The configuration has three parts:

| Field                 | Required | Description                                                                                                                                               |
| --------------------- | -------- | --------------------------------------------------------------------------------------------------------------------------------------------------------- |
| `columns`             | Yes      | List of column names to include in the multi-column text index.                                                                                           |
| `properties`          | No       | Shared properties applied to all columns.                                                                                                                 |
| `perColumnProperties` | No       | Per-column property overrides. Keys are column names; values are property maps. These override any matching key in `properties` for that specific column. |

{% hint style="info" %}
As with per-column text indexes, columns in a multi-column text index should also be listed in `noDictionaryColumns` to reduce unnecessary storage overhead.
{% endhint %}

### Shared properties (`properties`)

Shared properties apply to every column in the index. The following keys are allowed:

| Key                            | Description                                                  |
| ------------------------------ | ------------------------------------------------------------ |
| `enableQueryCacheForTextIndex` | Enable Lucene query result caching.                          |
| `luceneUseCompoundFile`        | Use Lucene compound file format to reduce open file handles. |
| `luceneMaxBufferSizeMB`        | Maximum RAM buffer size (in MB) for the Lucene index writer. |
| `reuseMutableIndex`            | Reuse the mutable index across real-time segments.           |

In addition, all keys listed under per-column properties below are also valid as shared properties (they set the default for every column).

### Per-column properties (`perColumnProperties`)

══════════════════════════════

** GIVEN EXERCISE A **
Print the records below, after the text, exactly as they appear, and leave the pictures out of your answer.

══════════════════════════════

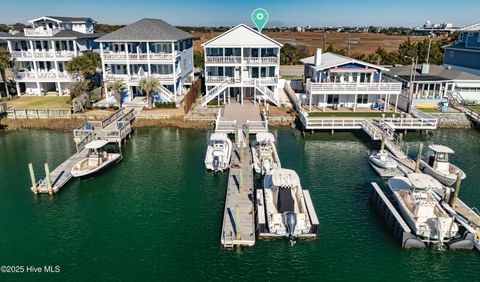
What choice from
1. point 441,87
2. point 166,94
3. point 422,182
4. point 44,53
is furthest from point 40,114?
point 441,87

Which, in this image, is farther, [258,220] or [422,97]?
[422,97]

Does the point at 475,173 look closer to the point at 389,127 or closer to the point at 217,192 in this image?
the point at 389,127

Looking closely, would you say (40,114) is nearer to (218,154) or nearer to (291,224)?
(218,154)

══════════════════════════════

** GIVEN EXERCISE B **
Output, word for word, the part of the text on multi-column text index configuration that opens with the words containing "### Shared properties" and closes with "for every column).".

** CORRECT ANSWER A **
What choice from
1. point 441,87
2. point 166,94
3. point 422,182
4. point 44,53
is furthest from point 40,114?
point 441,87

Which, in this image, is farther, [258,220] or [422,97]?
[422,97]

Does the point at 475,173 look closer to the point at 389,127 or closer to the point at 217,192 in this image?
the point at 389,127

Looking closely, would you say (40,114) is nearer to (218,154) or nearer to (291,224)?
(218,154)

** CORRECT ANSWER B **
### Shared properties (`properties`)

Shared properties apply to every column in the index. The following keys are allowed:

| Key                            | Description                                                  |
| ------------------------------ | ------------------------------------------------------------ |
| `enableQueryCacheForTextIndex` | Enable Lucene query result caching.                          |
| `luceneUseCompoundFile`        | Use Lucene compound file format to reduce open file handles. |
| `luceneMaxBufferSizeMB`        | Maximum RAM buffer size (in MB) for the Lucene index writer. |
| `reuseMutableIndex`            | Reuse the mutable index across real-time segments.           |

In addition, all keys listed under per-column properties below are also valid as shared properties (they set the default for every column).